L’esame completo del traumatizzato deve cominciare dalla valutazione dei segni vitali e includere una valutazione attenta dello stato di coscienza, della risposta pupillare e della risposta motoria (sistema AVPU).

 

La valutazione iniziale ha origine dalla raccolta dei dati attraverso l’esame obiettivo e dall’attuazione delle priorità d’intervento.

 

Esaminiamo ora punto per punto gli interventi in ordine di sequenza.

1. Valutare lo stato di coscienza

La Glasgow Coma Scale (GCS) consente, attraverso un linguaggio internazionale, di ottenere e fornire delle informazioni indispensabili per iniziare l’opera di soccorso.

 

Glasgow Coma Scale (GCS) tabella:

Miglior punteggio = 15; Peggior punteggio = 3

 

Punteggi significativi come valori soglia

< 12 = includere tra i traumi maggiori

< 8 = intubare e ventilare.

Tale valutazione va ripetuta periodicamente per tutta la durata del primo soccorso per verificare l’evoluzione del quadro neurologico e l’efficacia dei trattamenti.

 

Si procede poi alla rimozione di tutti quegli oggetti che ostacolano l’azione di soccorso, primo fra tutti il casco.
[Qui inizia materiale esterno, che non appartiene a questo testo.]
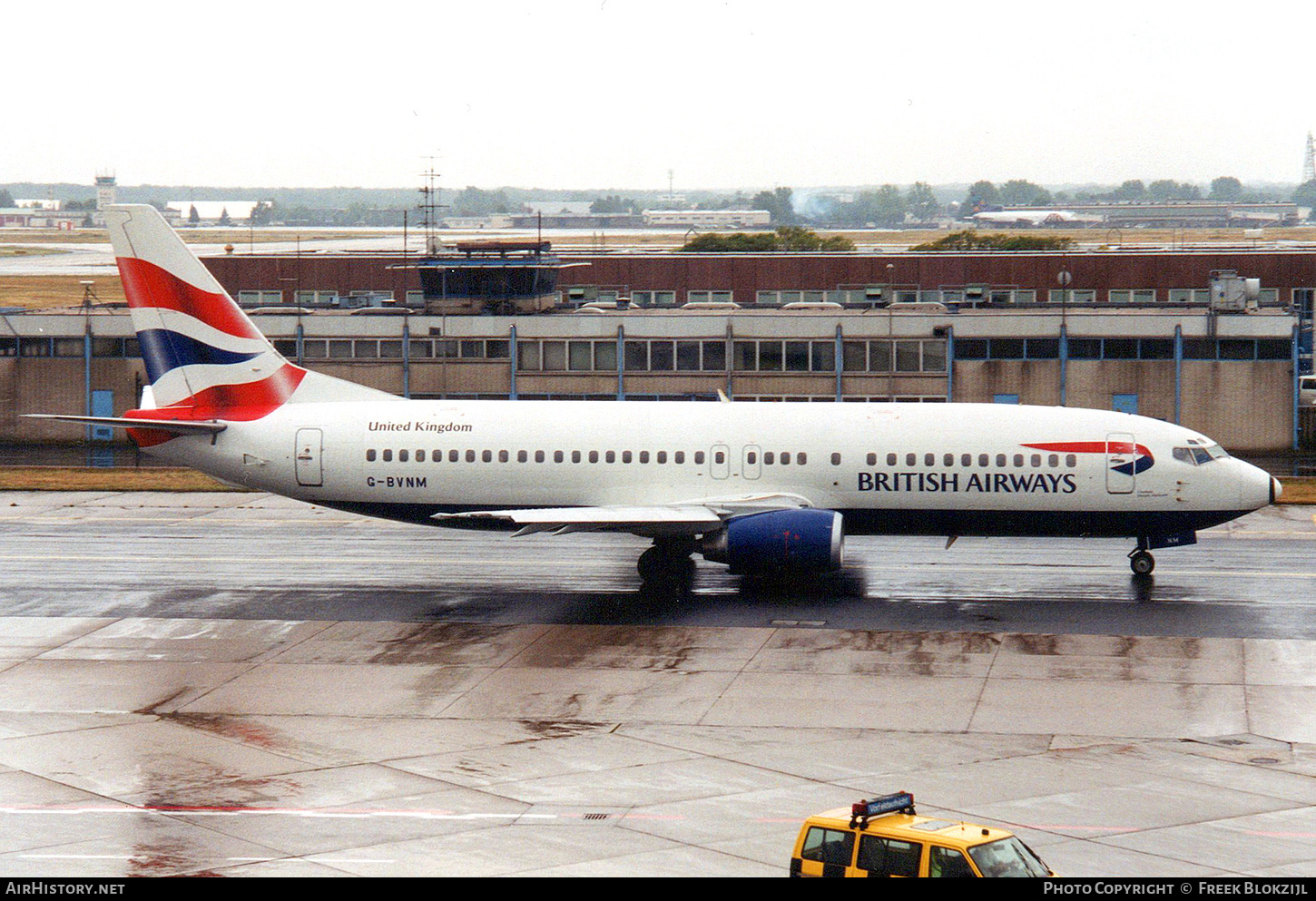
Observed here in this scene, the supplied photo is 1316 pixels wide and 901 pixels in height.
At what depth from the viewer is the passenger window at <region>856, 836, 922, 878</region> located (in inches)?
643

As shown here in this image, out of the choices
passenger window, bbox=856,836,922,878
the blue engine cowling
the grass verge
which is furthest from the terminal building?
passenger window, bbox=856,836,922,878

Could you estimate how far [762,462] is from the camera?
3888 cm

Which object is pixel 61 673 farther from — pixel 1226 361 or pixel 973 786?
pixel 1226 361

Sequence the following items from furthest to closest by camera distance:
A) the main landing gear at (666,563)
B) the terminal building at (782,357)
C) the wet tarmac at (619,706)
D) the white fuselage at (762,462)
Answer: the terminal building at (782,357)
the main landing gear at (666,563)
the white fuselage at (762,462)
the wet tarmac at (619,706)

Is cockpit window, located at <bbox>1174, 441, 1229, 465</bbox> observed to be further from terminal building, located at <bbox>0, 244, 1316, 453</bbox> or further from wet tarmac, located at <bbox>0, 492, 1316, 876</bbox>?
terminal building, located at <bbox>0, 244, 1316, 453</bbox>

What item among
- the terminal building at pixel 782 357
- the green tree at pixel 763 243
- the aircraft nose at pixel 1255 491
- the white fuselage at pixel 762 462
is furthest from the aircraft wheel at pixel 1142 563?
the green tree at pixel 763 243

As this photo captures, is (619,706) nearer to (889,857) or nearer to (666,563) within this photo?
(666,563)

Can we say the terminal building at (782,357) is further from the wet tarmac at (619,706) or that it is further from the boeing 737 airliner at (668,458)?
the boeing 737 airliner at (668,458)

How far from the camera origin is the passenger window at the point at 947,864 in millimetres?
15953

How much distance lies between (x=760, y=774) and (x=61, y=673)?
1541cm

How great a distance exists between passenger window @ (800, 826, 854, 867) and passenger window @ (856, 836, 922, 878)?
7.2 inches

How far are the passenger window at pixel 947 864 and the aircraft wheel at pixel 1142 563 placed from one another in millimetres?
24845

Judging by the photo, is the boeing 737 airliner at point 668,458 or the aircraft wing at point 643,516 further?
the boeing 737 airliner at point 668,458
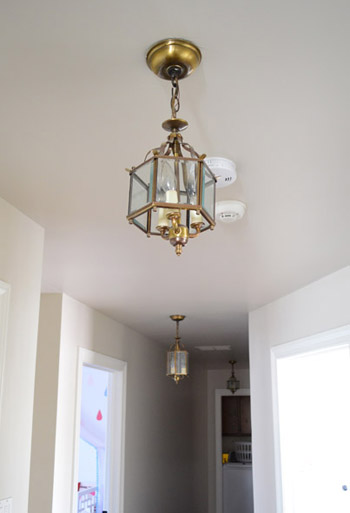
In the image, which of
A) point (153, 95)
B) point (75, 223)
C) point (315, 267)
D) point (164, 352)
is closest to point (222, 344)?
point (164, 352)

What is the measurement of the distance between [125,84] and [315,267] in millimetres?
2092

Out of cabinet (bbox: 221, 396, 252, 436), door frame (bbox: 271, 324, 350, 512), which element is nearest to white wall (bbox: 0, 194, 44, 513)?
door frame (bbox: 271, 324, 350, 512)

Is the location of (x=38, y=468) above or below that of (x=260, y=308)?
below

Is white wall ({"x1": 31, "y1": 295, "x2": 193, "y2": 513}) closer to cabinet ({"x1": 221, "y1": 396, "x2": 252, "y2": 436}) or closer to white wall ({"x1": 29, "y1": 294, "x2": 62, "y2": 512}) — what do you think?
white wall ({"x1": 29, "y1": 294, "x2": 62, "y2": 512})

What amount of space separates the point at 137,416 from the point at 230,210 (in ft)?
13.0

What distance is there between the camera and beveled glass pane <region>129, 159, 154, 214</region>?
1.22 meters

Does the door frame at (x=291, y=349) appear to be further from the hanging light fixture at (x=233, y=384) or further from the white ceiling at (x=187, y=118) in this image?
the hanging light fixture at (x=233, y=384)

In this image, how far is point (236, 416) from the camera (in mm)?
9203

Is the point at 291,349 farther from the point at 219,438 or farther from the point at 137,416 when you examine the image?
the point at 219,438

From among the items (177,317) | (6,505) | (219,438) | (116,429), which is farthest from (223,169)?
(219,438)

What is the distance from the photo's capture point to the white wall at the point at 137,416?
3.84m

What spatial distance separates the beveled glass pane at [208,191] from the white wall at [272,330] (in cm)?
215

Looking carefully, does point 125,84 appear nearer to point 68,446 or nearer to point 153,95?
point 153,95

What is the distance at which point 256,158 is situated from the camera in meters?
1.88
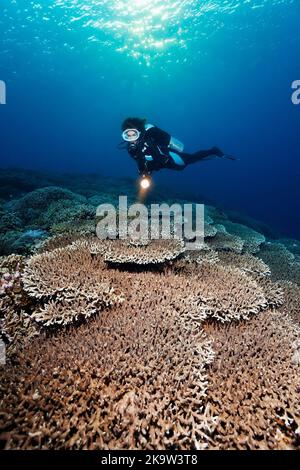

Rimuovere il casco in modo improprio, può talora causare dei danni irreversibili al paziente.

La procedura può essere attuata con due metodi diversi, ma sempre da almeno due soccorritori:

  • Tecnica A: il primo soccorritore si pone dietro il paziente, ne afferra il capo con le mani, applicando una leggera trazione necessaria per allinearlo con il tronco. La trazione deve essere applicata direttamente sul capo e non sul casco; ciò è possibile afferrando la testa agli angoli della mandibola. 
    • Il secondo soccorritore si preoccupa di tagliare la cinghia sottogola, per poi occuparsi del mantenimento della trazione e dell’allineamento del capo ponendo una mano sotto il collo e il pollice e l’indice dell’altra sui due angoli della mandibola.

A questo punto il primo soccorritore, non dovendo più occuparsi della trazione, può iniziare a rimuovere il casco allargandolo a destra e a sinistra per superare l’ostacolo delle orecchie. Se il ferito indossa gli

occhiali è necessario rimuoverli prima di qualsiasi altra manovra.

 

Al termine della rimozione del casco il primo soccorritore riprende la trazione del capo mentre il secondo posiziona il collare di immobilizzazione cervicale.

 

  • Tecnica B: può essere applicata solo in caso di casco non integrale.
    • Il primo soccorritore mantiene allineata e in trazione la testa del paziente come nella prima fase della tecnica A.
    • Il secondo soccorritore, dopo aver tagliato la cinghia sottogola, rimuove il casco allargandolo lateralmente per oltrepassare le orecchie.

Il vantaggio di questa tecnica è che la testa è mantenuta in trazione e allineata sempre da un’unica persona evitando così inutili movimenti che potrebbero essere pericolosi per il paziente.

Il secondo soccorritore posiziona il collare cervicale.